--- SOURCE DATA ---

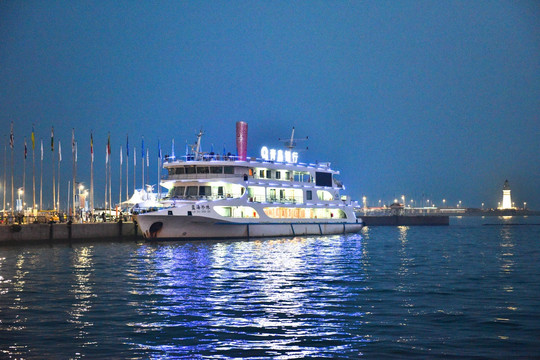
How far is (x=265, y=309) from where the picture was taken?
1892 cm

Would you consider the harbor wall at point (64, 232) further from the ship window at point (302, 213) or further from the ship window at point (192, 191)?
the ship window at point (302, 213)

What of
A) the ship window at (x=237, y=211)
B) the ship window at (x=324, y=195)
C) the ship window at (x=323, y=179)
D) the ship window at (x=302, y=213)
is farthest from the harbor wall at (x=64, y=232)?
the ship window at (x=324, y=195)

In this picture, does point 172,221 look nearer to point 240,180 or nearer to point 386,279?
point 240,180

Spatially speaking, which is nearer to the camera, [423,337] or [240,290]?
[423,337]

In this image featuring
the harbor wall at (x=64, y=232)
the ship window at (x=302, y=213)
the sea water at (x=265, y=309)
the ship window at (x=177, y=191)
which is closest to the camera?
the sea water at (x=265, y=309)

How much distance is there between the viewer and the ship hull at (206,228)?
5000 centimetres

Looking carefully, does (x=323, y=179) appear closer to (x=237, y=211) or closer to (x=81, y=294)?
(x=237, y=211)

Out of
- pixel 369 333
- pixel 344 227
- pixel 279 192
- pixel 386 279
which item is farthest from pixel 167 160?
pixel 369 333

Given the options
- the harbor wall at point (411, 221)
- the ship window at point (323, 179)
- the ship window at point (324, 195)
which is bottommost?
the harbor wall at point (411, 221)

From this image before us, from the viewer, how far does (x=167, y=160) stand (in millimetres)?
58219

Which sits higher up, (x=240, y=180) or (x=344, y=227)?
(x=240, y=180)

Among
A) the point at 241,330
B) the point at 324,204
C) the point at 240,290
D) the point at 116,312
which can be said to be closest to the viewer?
the point at 241,330

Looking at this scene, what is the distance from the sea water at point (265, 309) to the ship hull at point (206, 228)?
14.6m

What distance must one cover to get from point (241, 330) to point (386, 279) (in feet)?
42.7
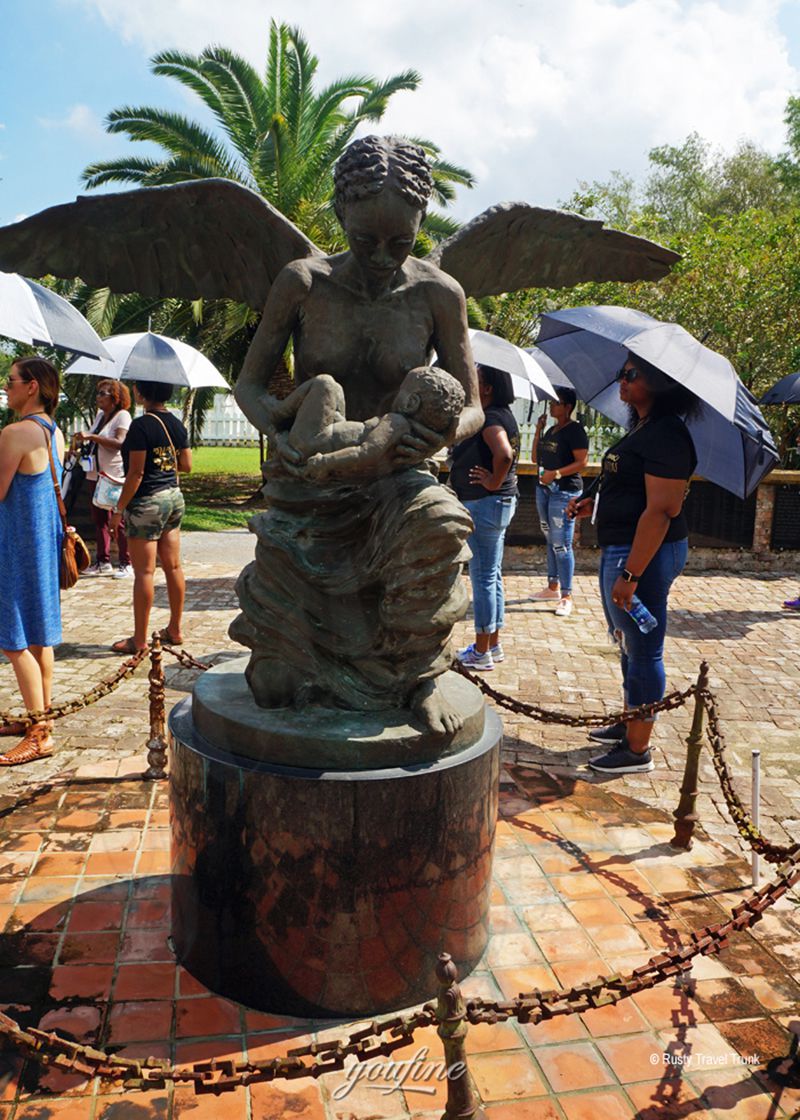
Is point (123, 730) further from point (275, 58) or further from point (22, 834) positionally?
point (275, 58)

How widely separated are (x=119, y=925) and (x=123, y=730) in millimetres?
2191

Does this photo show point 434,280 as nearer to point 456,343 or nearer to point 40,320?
point 456,343

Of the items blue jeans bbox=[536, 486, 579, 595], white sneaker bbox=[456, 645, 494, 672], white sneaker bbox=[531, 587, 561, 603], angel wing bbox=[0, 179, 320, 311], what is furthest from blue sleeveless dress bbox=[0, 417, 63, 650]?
white sneaker bbox=[531, 587, 561, 603]

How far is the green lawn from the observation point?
15898mm

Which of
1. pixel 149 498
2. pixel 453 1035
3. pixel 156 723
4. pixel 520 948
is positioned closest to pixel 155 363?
pixel 149 498

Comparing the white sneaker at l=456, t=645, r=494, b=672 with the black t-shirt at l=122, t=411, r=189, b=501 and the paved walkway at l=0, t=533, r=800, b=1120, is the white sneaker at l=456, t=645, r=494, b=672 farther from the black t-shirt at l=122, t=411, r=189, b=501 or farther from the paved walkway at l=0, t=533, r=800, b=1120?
the black t-shirt at l=122, t=411, r=189, b=501

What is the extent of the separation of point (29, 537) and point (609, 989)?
373cm

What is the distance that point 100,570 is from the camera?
34.1ft

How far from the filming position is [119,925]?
320cm

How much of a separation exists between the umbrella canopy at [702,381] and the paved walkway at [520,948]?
1770 millimetres

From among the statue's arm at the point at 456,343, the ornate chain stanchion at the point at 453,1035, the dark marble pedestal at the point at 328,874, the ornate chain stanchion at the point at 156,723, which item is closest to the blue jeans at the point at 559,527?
the ornate chain stanchion at the point at 156,723

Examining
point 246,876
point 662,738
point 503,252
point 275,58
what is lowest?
point 662,738

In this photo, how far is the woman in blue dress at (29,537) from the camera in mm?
4551

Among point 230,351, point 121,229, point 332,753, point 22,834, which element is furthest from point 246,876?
point 230,351
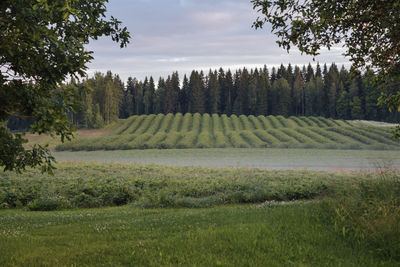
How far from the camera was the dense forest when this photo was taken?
73625 millimetres

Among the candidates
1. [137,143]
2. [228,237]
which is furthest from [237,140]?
[228,237]

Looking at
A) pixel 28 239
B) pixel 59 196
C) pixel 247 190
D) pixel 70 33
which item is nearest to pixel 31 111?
pixel 70 33

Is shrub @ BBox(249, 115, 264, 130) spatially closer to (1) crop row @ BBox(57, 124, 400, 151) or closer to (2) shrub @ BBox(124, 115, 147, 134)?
(1) crop row @ BBox(57, 124, 400, 151)

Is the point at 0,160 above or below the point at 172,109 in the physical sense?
below

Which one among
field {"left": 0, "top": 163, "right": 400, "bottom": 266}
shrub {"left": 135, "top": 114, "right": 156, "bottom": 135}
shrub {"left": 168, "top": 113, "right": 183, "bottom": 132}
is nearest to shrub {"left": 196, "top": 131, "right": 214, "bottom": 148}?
shrub {"left": 168, "top": 113, "right": 183, "bottom": 132}

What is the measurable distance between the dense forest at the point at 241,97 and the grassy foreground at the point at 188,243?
6519cm

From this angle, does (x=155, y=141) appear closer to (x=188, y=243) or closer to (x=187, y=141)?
(x=187, y=141)

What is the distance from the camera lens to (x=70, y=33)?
259 inches

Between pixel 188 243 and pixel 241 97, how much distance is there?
279 ft

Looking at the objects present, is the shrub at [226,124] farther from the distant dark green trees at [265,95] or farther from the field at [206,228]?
the field at [206,228]

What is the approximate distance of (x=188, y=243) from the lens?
18.7 ft

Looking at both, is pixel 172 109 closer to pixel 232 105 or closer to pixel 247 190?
pixel 232 105

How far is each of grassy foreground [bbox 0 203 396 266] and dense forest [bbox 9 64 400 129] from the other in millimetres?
65187

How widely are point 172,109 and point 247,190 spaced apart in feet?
267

--- EXERCISE ---
Turn everything in the material from the line containing "What distance must" down to the line containing "1770 millimetres" into a numbered list, skipping blank lines and leaving out the pictures.

--- COMPLETE RESPONSE ---
1. What distance must one cover to get from point (241, 330) to point (386, 279) (in feet)?
2. 42.7
3. Is point (123, 730) further from point (275, 58) or further from point (22, 834) positionally?
4. point (275, 58)
5. How widely separated are (x=119, y=925) and (x=123, y=730) in millimetres?
6. 2191
7. Does this photo show point 434,280 as nearer to point 456,343 or nearer to point 40,320?
8. point 456,343
9. Of the items blue jeans bbox=[536, 486, 579, 595], white sneaker bbox=[456, 645, 494, 672], white sneaker bbox=[531, 587, 561, 603], angel wing bbox=[0, 179, 320, 311], what is furthest from blue sleeveless dress bbox=[0, 417, 63, 650]?
10. white sneaker bbox=[531, 587, 561, 603]
11. How far is the green lawn from the observation point?
12. 15898mm
13. Which of
14. 1. pixel 149 498
15. 2. pixel 453 1035
16. 3. pixel 156 723
17. 4. pixel 520 948
18. is positioned closest to pixel 155 363?
19. pixel 149 498
20. Comparing the white sneaker at l=456, t=645, r=494, b=672 with the black t-shirt at l=122, t=411, r=189, b=501 and the paved walkway at l=0, t=533, r=800, b=1120, is the white sneaker at l=456, t=645, r=494, b=672 farther from the black t-shirt at l=122, t=411, r=189, b=501 or farther from the paved walkway at l=0, t=533, r=800, b=1120?
21. the black t-shirt at l=122, t=411, r=189, b=501
22. What is the extent of the separation of point (29, 537) and point (609, 989)?
23. 373cm
24. What is the distance that point 100,570 is from the camera?
25. 34.1ft
26. How far from the filming position is [119,925]?
27. 320cm
28. How much of a separation exists between the umbrella canopy at [702,381] and the paved walkway at [520,948]?
29. 1770 millimetres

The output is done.